EXERCISE BRIEF:
Reproduce the mountain hike passage word for word from "We passed under" to "a frolicsome manner.".

I gulped from my water bottle. It tasted better than any water I’d had before. The peanut-butter filled pretzels were similarly scrumptious, and I wolfed them down without a hint of the calorie anxiety that haunts my thoughts from time to time. Everything was imbued with the intense satisfaction that physical exertion gives you. My whole body hummed with exhaustion and endorphins.
The Opposite of Gender Dysphoria
The journey had been hard-won, and now that we were at the top, we were in excellent spirits. We swapped stories with a father and son duo approaching from the other side of the mountain. After taking in our fill of the landscape, we started back on the winding path down the other side of the mountain.
The road back down was much easier going, so we talked as we walked. We discussed an article we had recently read about how modern movie stars were immaculately muscular and ‘roided up, but in becoming so perfectly sculpted, they had lost a sense of sensuality and humanness. In the article, the author lamented that the joys of embodiment had been replaced by a neurotic focus on controlling and perfecting the body.
On that topic, my fiancé remarked that sometimes he felt pressure to go to the gym to look more like that - to have a “good” body, muscular and photogenic, impressive to others.
“But this is so much better than going to the gym to try to have some perfect body,” he said. “Exercise where we go out and do something is way better. We gotta do more of this.”
We passed under a jagged ledge encrusted with icicles. It was just above freezing that day, and the icicles were melting. Droplets of water fell down the rocks, sounding like a gentle spring rain. Winter was almost over.
As we basked in the sounds of the mountain, we both agreed that this was the kind of thing we wanted to use our bodies for: making our way through the world and experiencing things with our miraculous senses. I thrilled at the touch of the wind on my skin and the sound of the melting ice. We were both giddy. I may have even hopped and skipped along in a frolicsome manner.

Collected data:
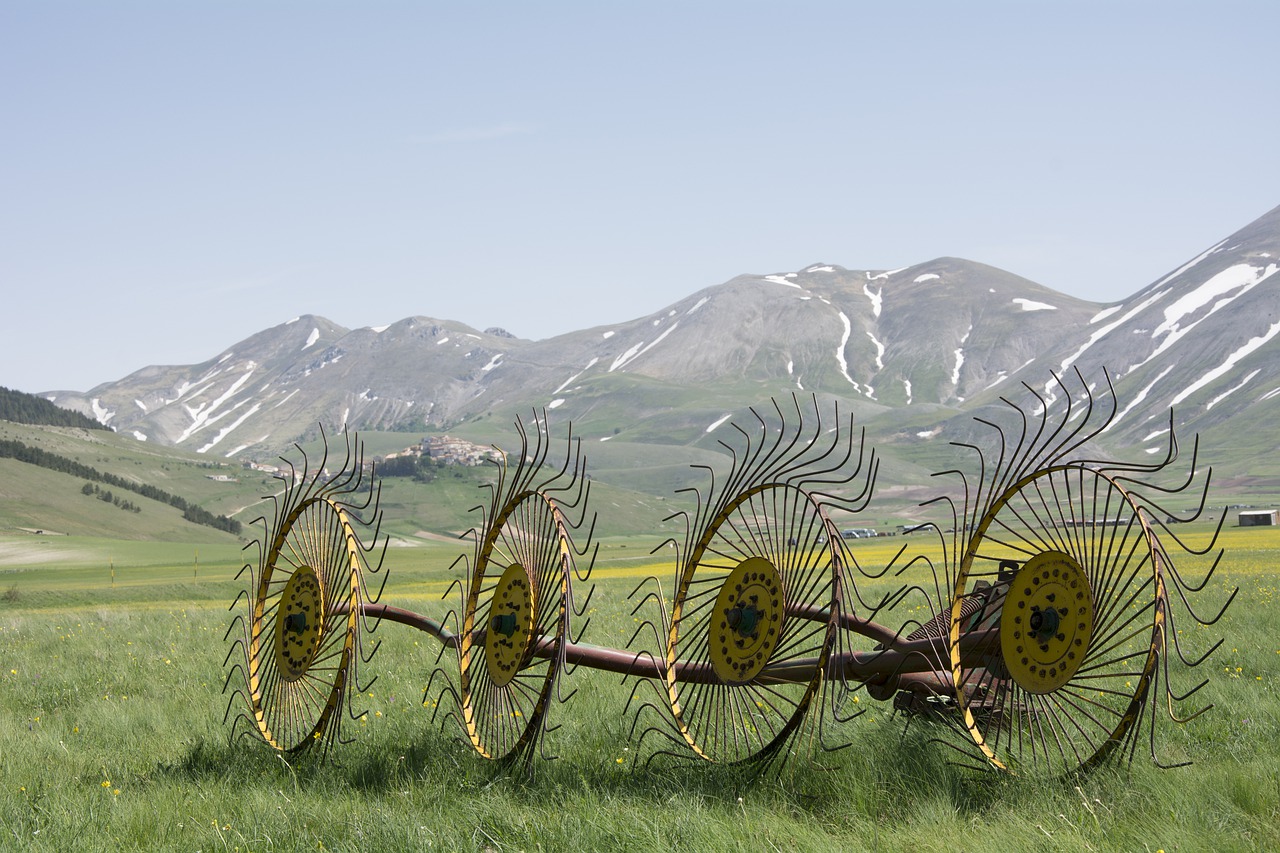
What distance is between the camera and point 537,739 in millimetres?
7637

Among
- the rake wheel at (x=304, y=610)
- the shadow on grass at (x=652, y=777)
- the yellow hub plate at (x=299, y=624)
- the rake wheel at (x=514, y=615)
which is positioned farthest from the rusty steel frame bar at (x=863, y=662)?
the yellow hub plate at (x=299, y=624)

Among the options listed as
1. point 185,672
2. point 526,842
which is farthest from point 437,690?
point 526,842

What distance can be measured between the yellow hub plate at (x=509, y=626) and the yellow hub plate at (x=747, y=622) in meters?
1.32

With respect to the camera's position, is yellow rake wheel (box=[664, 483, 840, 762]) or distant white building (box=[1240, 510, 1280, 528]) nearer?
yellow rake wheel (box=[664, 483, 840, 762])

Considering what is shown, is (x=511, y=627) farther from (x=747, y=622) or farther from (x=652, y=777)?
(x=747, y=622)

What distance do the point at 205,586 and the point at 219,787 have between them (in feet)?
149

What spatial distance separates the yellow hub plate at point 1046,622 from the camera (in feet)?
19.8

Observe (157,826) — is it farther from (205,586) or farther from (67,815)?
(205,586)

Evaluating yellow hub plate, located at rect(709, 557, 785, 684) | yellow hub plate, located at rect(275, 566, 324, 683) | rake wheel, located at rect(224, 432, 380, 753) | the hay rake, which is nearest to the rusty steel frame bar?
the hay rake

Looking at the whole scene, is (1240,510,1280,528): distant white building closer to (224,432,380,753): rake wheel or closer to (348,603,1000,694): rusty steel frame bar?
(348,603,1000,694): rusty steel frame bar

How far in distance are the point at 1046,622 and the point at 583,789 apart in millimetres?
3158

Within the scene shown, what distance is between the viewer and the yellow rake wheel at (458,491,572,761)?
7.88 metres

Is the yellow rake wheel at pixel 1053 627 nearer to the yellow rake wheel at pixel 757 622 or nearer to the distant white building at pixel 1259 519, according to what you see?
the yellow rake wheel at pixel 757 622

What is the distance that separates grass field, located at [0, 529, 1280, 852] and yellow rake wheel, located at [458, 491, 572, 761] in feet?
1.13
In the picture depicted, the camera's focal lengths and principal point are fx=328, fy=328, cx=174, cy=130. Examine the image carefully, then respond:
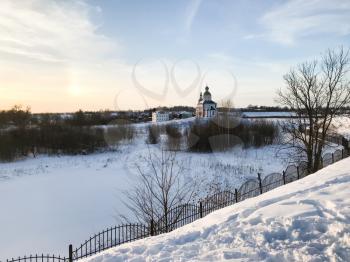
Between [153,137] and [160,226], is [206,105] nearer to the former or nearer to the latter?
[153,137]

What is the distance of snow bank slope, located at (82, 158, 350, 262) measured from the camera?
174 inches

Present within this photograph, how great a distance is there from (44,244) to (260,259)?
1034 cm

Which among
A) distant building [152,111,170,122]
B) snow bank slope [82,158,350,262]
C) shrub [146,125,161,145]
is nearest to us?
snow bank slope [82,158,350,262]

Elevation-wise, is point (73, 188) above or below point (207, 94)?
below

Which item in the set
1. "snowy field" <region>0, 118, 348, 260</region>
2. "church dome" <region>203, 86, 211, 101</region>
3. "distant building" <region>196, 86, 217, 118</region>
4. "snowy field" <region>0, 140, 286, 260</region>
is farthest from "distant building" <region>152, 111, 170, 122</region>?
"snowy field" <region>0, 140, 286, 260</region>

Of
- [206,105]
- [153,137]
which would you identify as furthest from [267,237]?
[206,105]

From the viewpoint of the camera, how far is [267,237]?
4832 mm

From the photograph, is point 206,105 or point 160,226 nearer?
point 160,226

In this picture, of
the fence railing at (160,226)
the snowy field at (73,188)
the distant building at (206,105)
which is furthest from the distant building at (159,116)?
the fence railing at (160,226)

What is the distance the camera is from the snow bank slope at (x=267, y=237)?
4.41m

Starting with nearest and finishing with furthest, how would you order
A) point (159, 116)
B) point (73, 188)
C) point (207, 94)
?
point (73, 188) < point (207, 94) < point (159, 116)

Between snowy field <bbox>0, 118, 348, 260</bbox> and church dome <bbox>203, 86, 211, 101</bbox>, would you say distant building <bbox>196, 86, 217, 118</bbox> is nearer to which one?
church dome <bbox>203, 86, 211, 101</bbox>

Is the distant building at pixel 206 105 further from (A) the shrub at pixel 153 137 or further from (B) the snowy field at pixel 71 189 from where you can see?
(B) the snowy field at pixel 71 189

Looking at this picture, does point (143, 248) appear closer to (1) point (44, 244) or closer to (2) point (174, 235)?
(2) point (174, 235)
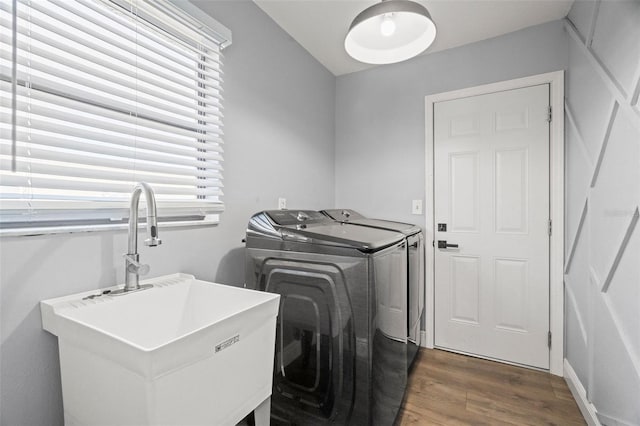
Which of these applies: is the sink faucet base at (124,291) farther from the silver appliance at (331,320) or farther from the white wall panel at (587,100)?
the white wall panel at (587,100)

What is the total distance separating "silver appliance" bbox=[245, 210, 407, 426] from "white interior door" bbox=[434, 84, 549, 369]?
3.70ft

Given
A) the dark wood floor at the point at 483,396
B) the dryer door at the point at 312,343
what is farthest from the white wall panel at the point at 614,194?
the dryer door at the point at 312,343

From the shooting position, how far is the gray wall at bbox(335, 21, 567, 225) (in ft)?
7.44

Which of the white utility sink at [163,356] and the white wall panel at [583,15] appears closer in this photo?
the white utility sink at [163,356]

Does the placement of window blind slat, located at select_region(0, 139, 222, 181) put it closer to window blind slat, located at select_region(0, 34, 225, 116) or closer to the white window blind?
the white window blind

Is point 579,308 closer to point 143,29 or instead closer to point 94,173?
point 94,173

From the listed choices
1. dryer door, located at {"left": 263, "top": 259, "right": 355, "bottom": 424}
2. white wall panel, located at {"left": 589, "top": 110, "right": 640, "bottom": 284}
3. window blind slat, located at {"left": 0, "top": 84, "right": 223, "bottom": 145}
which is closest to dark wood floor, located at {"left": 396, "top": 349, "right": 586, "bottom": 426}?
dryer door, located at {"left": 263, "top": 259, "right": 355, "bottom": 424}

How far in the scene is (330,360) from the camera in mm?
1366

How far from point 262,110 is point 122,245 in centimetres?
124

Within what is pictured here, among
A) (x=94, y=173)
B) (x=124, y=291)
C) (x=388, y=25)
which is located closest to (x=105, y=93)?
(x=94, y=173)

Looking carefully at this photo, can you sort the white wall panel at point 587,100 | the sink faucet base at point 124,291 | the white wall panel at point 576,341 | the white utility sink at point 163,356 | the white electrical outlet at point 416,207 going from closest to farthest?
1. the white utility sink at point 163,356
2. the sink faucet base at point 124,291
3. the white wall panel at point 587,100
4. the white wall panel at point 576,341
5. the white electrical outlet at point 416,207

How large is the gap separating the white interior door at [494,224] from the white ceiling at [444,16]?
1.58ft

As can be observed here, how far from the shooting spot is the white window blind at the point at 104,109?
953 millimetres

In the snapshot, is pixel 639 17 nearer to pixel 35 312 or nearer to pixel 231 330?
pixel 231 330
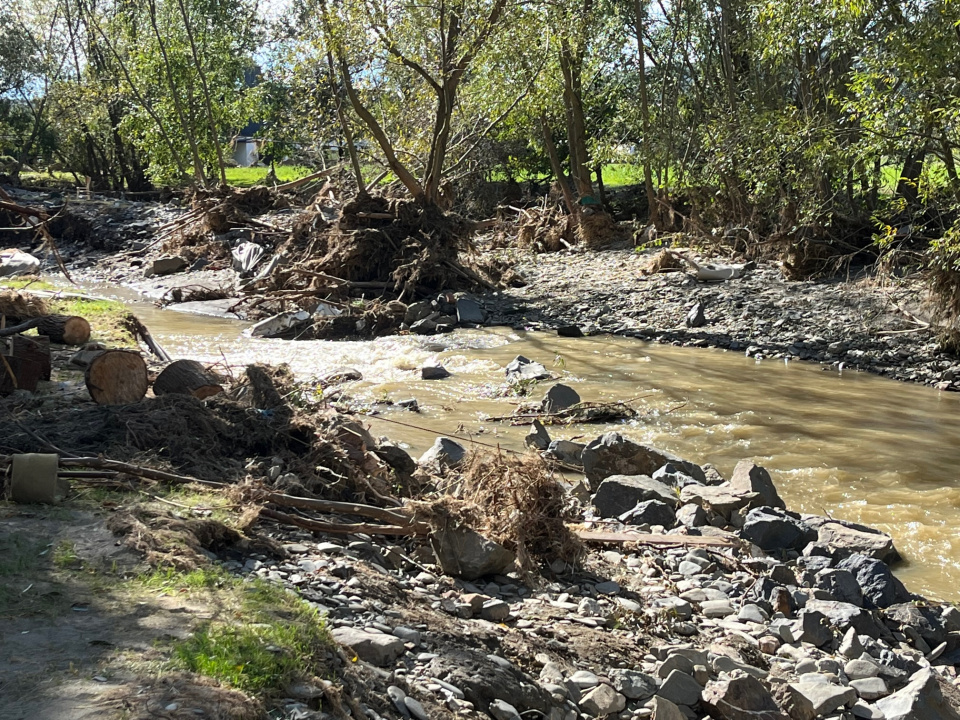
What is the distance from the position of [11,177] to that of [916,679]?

--

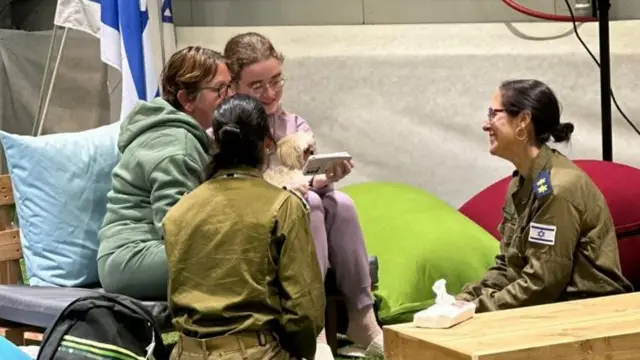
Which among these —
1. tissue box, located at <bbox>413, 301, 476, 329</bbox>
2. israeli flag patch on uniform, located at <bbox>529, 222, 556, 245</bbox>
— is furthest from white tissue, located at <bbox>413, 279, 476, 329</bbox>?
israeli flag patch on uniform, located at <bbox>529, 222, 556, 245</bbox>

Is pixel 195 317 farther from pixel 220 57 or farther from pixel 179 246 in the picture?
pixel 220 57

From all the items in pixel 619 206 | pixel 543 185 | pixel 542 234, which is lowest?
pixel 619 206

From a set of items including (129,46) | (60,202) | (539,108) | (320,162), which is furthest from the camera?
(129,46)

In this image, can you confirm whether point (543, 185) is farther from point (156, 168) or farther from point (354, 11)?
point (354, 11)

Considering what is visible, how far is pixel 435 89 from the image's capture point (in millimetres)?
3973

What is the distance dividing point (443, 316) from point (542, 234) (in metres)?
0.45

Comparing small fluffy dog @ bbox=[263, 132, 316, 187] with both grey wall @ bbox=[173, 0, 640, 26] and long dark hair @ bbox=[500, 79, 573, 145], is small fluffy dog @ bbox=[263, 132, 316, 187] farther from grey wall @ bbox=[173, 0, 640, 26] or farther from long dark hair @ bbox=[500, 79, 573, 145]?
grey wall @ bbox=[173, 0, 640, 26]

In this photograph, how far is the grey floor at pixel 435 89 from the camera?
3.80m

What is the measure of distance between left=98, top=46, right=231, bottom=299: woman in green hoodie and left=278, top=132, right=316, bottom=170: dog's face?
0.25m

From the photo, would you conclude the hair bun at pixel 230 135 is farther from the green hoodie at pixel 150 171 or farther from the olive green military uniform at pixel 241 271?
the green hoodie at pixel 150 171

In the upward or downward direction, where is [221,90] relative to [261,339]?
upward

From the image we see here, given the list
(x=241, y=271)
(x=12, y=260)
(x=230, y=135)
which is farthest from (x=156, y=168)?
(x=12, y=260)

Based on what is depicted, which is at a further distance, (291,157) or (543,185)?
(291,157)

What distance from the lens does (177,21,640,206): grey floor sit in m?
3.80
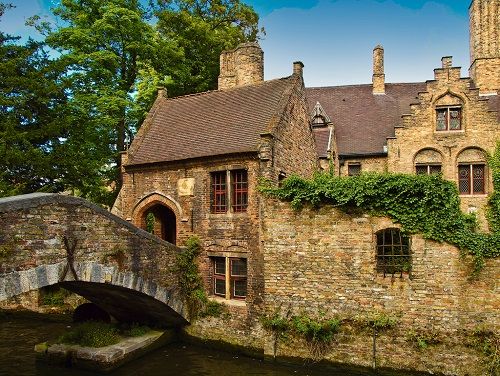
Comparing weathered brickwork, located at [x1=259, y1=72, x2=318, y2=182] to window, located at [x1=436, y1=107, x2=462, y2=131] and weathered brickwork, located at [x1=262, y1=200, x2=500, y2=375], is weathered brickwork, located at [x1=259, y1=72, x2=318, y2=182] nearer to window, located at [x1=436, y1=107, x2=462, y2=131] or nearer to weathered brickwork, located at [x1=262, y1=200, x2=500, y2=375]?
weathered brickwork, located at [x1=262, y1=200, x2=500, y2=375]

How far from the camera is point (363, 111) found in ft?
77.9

ANSWER SPACE:
We passed under a jagged ledge encrusted with icicles. It was just above freezing that day, and the icicles were melting. Droplets of water fell down the rocks, sounding like a gentle spring rain. Winter was almost over.
As we basked in the sounds of the mountain, we both agreed that this was the kind of thing we wanted to use our bodies for: making our way through the world and experiencing things with our miraculous senses. I thrilled at the touch of the wind on my skin and the sound of the melting ice. We were both giddy. I may have even hopped and skipped along in a frolicsome manner.